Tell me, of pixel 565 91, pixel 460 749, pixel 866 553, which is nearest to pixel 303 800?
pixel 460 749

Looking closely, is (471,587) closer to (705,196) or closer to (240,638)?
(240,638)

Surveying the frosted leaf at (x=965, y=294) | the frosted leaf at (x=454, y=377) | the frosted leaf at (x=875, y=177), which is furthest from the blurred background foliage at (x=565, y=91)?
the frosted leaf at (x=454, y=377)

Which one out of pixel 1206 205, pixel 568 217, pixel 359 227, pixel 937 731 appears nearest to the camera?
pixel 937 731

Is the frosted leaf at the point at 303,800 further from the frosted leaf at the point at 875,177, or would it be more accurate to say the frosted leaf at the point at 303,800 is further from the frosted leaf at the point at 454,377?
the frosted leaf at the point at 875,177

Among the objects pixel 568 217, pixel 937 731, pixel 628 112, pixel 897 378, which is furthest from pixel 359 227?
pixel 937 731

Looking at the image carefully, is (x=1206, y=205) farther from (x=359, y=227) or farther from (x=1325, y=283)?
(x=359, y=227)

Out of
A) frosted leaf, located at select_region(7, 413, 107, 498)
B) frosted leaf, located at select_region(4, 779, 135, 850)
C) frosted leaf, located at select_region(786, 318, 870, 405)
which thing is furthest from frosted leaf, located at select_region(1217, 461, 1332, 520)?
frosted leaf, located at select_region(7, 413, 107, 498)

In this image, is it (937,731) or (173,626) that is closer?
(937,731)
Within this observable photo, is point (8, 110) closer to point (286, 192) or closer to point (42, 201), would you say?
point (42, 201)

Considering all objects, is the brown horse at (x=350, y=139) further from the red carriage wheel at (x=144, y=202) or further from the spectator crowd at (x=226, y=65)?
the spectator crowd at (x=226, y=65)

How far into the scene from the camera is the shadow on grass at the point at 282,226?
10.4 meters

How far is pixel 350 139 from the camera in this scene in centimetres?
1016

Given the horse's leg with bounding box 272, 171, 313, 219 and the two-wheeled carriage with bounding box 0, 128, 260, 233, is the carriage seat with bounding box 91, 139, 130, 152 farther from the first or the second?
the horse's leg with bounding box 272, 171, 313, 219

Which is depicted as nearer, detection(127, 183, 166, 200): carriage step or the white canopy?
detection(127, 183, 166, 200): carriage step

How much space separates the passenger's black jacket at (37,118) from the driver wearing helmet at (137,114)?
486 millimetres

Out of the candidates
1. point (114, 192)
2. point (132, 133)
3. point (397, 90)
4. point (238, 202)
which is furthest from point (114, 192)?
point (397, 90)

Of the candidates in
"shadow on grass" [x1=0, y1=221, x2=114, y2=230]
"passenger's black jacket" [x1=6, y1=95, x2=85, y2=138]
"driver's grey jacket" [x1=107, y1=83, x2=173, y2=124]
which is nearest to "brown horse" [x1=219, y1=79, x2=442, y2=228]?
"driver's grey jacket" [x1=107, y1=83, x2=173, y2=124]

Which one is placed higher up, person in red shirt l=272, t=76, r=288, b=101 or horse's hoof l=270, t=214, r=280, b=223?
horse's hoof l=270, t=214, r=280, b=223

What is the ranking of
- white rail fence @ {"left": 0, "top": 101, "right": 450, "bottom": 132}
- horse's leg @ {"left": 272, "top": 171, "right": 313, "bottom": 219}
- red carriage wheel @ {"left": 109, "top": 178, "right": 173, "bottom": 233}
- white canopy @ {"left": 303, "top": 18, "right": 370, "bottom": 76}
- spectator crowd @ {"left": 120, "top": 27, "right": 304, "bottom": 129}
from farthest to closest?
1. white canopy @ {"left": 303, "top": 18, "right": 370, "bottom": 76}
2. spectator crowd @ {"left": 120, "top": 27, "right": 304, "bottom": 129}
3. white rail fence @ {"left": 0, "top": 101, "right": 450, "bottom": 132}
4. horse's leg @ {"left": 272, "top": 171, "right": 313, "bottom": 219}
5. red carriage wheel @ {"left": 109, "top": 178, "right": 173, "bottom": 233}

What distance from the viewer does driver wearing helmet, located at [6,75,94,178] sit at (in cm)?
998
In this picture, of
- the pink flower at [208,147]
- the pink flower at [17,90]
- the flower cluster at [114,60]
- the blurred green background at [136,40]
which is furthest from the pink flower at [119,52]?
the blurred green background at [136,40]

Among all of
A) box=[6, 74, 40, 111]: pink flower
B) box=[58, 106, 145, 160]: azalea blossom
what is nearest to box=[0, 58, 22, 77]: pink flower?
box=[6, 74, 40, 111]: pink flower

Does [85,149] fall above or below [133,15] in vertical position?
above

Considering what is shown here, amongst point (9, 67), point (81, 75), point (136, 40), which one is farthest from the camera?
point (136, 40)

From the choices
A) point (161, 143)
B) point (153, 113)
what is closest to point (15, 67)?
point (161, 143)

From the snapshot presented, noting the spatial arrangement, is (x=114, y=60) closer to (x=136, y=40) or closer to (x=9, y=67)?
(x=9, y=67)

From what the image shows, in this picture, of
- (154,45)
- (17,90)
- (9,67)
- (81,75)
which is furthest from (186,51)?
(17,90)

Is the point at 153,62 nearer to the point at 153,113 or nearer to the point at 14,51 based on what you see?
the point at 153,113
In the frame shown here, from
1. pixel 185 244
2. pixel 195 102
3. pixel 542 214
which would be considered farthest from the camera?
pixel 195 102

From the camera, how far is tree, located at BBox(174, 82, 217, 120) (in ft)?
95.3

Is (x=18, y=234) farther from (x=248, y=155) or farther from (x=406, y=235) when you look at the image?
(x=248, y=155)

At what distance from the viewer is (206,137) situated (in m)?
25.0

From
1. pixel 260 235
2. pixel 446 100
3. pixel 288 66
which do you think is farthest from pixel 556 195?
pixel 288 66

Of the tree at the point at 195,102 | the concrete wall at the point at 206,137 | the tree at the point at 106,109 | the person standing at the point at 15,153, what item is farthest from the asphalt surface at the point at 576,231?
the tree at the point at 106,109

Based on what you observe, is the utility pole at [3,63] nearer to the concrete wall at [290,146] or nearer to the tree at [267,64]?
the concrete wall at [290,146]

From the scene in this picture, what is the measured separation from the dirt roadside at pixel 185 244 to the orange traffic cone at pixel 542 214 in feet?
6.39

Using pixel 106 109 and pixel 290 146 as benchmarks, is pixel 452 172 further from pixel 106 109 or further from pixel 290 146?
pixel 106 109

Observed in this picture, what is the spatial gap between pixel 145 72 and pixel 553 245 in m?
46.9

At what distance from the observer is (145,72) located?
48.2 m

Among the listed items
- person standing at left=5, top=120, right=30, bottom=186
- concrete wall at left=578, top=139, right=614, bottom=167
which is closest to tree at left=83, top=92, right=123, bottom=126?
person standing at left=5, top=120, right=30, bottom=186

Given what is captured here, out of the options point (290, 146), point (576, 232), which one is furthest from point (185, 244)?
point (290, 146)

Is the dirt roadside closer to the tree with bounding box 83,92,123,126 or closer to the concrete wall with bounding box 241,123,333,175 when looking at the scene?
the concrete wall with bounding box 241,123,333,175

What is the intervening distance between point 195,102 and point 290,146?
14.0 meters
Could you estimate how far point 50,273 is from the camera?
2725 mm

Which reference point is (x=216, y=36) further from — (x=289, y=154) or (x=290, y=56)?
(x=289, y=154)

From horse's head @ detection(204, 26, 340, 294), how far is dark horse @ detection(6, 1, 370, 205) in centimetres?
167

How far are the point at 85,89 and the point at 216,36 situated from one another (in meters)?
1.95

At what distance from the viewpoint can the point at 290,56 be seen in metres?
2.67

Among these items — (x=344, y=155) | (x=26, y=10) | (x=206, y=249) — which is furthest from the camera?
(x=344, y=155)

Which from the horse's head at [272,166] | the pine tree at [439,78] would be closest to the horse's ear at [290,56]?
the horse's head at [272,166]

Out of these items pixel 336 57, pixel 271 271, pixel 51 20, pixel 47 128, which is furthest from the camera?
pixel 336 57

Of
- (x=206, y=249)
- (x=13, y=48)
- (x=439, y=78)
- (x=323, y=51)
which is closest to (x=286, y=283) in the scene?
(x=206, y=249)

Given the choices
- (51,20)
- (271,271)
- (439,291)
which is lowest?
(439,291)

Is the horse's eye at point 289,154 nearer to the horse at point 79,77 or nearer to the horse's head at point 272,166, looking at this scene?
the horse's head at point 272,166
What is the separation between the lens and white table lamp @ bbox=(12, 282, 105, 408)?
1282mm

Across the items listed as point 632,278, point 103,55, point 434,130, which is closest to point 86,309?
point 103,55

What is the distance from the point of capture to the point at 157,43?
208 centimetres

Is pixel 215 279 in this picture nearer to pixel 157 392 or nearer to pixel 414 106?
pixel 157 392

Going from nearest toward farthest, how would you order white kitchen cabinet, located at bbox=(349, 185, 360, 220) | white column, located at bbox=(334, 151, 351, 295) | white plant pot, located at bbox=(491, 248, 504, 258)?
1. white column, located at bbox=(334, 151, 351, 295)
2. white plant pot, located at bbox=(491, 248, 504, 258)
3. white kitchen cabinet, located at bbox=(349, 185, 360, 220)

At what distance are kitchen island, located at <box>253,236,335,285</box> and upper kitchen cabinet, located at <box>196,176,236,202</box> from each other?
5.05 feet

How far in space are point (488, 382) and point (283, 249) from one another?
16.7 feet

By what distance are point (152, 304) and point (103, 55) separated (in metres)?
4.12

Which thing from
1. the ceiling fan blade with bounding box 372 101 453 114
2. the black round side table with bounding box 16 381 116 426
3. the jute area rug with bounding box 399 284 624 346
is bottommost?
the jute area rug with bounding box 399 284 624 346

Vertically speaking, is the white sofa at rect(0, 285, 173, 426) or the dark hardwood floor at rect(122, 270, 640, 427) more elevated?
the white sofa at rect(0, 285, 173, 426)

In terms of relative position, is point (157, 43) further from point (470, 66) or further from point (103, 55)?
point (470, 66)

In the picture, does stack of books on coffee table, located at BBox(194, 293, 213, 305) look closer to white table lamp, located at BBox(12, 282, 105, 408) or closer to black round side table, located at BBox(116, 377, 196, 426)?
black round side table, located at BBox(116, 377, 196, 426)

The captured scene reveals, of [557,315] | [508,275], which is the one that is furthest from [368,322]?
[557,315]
━━━━━━━━━━━━━━━━━━━━━━━━━━━━━━
Written instruction => Format the records as a numbered list, omitting blank lines: begin at the line that contains "Is the dirt" and stop after the line that contains "14.0 meters".

Response =>
1. Is the dirt roadside closer to the tree with bounding box 83,92,123,126 or closer to the concrete wall with bounding box 241,123,333,175 when looking at the scene?
2. the concrete wall with bounding box 241,123,333,175
3. What is the intervening distance between point 195,102 and point 290,146?
4. 14.0 meters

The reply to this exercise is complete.